The Bulls played a shorter than usual game last night, and in that spirit I, too, will keep it shorter than usual. Two articles of faith remain. One is that, although the Bulls are done with baseball for the year, the DBAP is not. The Triple-A Championship will be played there on September 18, and you should go. (You’ll find my coverage of the game right here.) You’ll get to see proof of a really unseen thing in these parts: a Triple-A team from the Pacific Coast League, the sister circuit of the International League, which often seems like some imaginary, mirror-opposite of the league we know, a far-off Western land where fanciful creatures like RiverCats and Storm Chasers roam, and invisible forces like Isotopes and Zephyrs and Sounds shimmy and wave unseen in the very air. The game is a bit of a curio, and the stakes are hard to grasp, but this may be the only time the game is ever played here. And if you believe in Triple-A, you simply can’t not go. It’s against your religion. Don’t forget that it was Bull Durham‘s own Annie Savoy who called it the Church of Baseball.

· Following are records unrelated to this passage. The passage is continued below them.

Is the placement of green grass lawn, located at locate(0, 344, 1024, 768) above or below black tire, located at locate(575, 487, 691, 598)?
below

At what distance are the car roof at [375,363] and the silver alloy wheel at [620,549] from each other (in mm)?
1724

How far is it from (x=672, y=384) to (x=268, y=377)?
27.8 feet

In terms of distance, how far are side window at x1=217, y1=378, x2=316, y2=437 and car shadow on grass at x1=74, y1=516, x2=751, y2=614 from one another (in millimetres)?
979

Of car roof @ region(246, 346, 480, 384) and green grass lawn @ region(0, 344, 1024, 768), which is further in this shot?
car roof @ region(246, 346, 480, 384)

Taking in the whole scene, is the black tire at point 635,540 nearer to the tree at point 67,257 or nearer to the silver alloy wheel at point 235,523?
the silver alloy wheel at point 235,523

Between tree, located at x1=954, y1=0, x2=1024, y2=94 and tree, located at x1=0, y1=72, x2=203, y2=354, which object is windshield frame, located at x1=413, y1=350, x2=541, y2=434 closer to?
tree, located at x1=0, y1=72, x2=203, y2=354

And one other item of faith in the evidence of things not seen. I’m aware that readership for long-form minor-league baseball columns is limited at best. I’m often convinced that the only person who actually reads these things is my wife, and I’m on the record declaring that she’s the audience of one for whom I write them. But I do know that there others of you out there who read regularly—not many of you, to be sure, but enough, and it’s enough because I’d rather write for a few people who really care than a lot of people who don’t. I’ve never met most of you; I know you as Twitter handles and commenter aliases and the like. Thank you, each and every one of you, for reading, because that’s what gives me the faith to keep writing. This 2012 season, especially, affirmed that faith, because I was away from Durham for about half of it and much of what happened at the DBAP went unseen by me. I can testify that my belief in the Bulls, in Triple-A, in baseball, is stronger than ever, not despite the losses but because of them. But mostly because of you.

Enjoy the off-season, and keep the faith till spring training. Don’t watch football.